Texte.

────────────────────

Qu’est-ce que la blockchain ?
La blockchain est un outil de stockage et de transfert
d’informations à coût minime, infalsifiable et sécurisé[1].
Ce système a également la particularité d’opérer de manière transparente
(chacun peut consulter l'ensemble des échanges, présents et passés) et sans
contrôle centralisé (la blockchain est fondée sur des échanges de pair-à-pair[2]).
En bref, « Imaginez un très grand cahier, que tout le
monde peut lire librement, gratuitement, sur lequel tout le monde peut écrire,
qui est impossible à effacer et indestructible. » explique Jean-Paul
Delahaye (mathématicien, informaticien et auteur).
Trois façons d’utiliser cet outil existent à ce jour :
• Les
applications pour le transfert d’actifs (utilisation monétaire, titres, votes,
actions, obligations… l’exemple le plus connu étant la monnaie virtuelle
Bitcoin ;
• Les
applications en tant que registre : la blockchain permet une meilleure
traçabilité des produits et des actifs.

────────────────────

Les données.
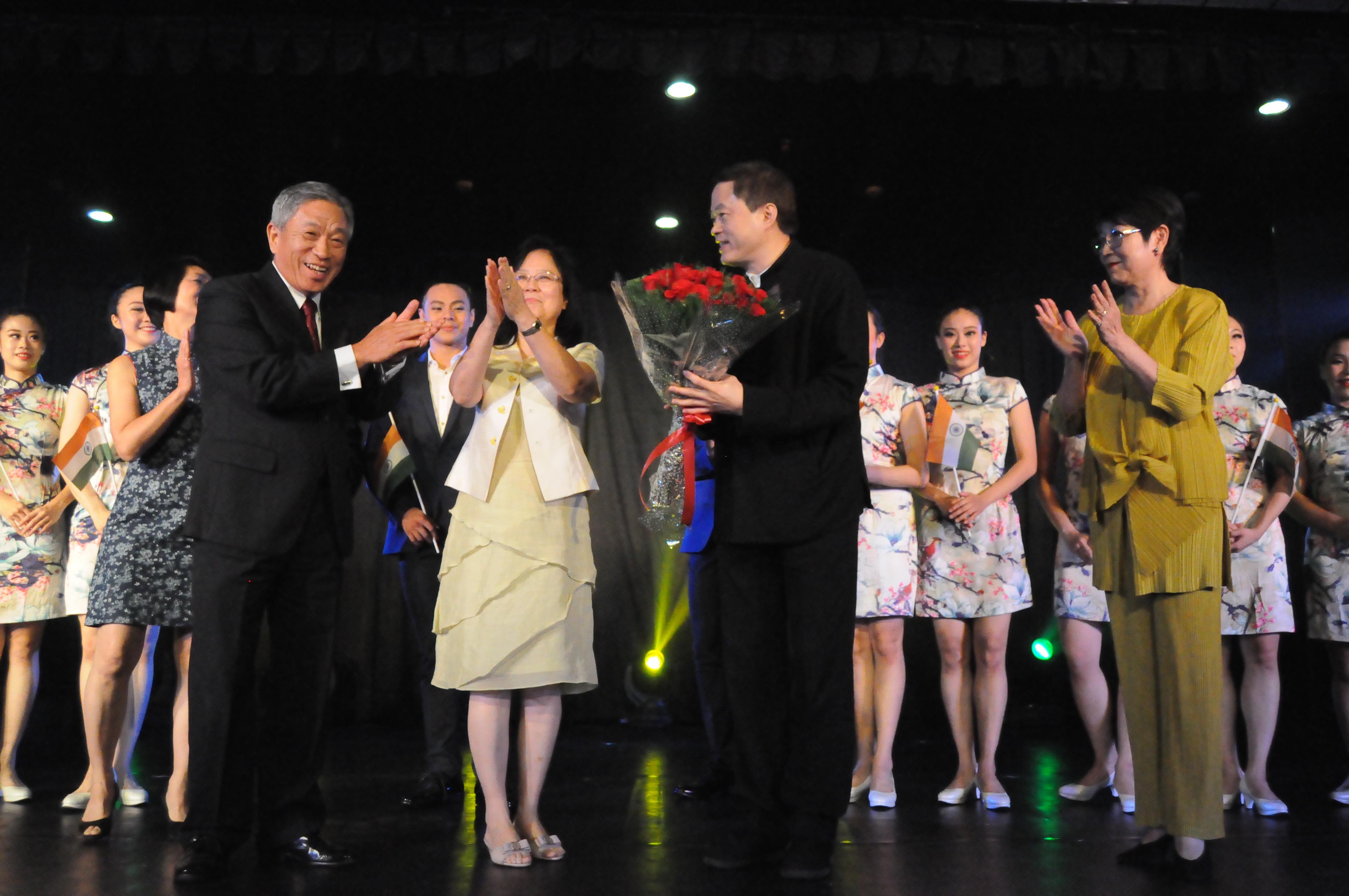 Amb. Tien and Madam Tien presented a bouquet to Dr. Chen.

────────────────────

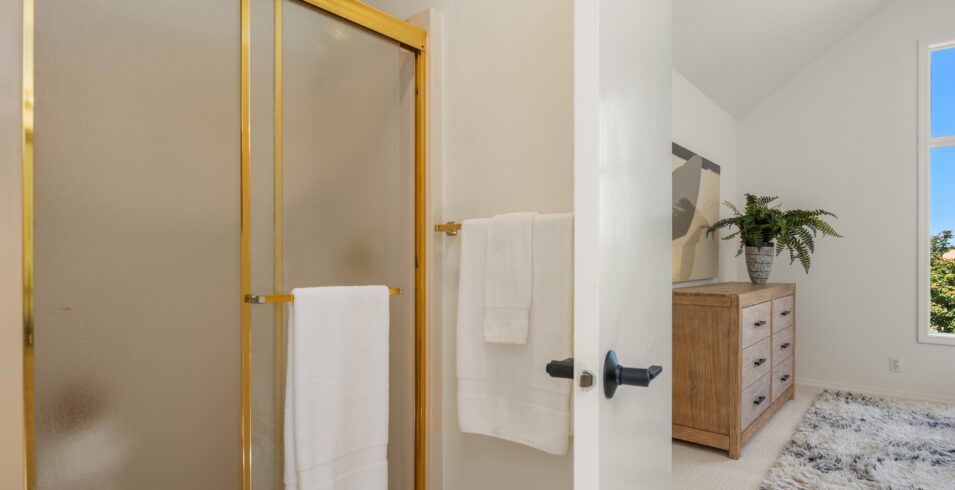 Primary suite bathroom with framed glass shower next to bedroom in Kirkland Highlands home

────────────────────

Consigne.
Reproduisez fidèlement le passage du texte sur la blockchain qui commence par « La blockchain est un » et se poursuit jusqu'à « informaticien et auteur). ». Vous n'aurez pas besoin des enregistrements.

Réponse.
La blockchain est un outil de stockage et de transfert
d’informations à coût minime, infalsifiable et sécurisé[1].
Ce système a également la particularité d’opérer de manière transparente
(chacun peut consulter l'ensemble des échanges, présents et passés) et sans
contrôle centralisé (la blockchain est fondée sur des échanges de pair-à-pair[2]).
En bref, « Imaginez un très grand cahier, que tout le
monde peut lire librement, gratuitement, sur lequel tout le monde peut écrire,
qui est impossible à effacer et indestructible. » explique Jean-Paul
Delahaye (mathématicien, informaticien et auteur).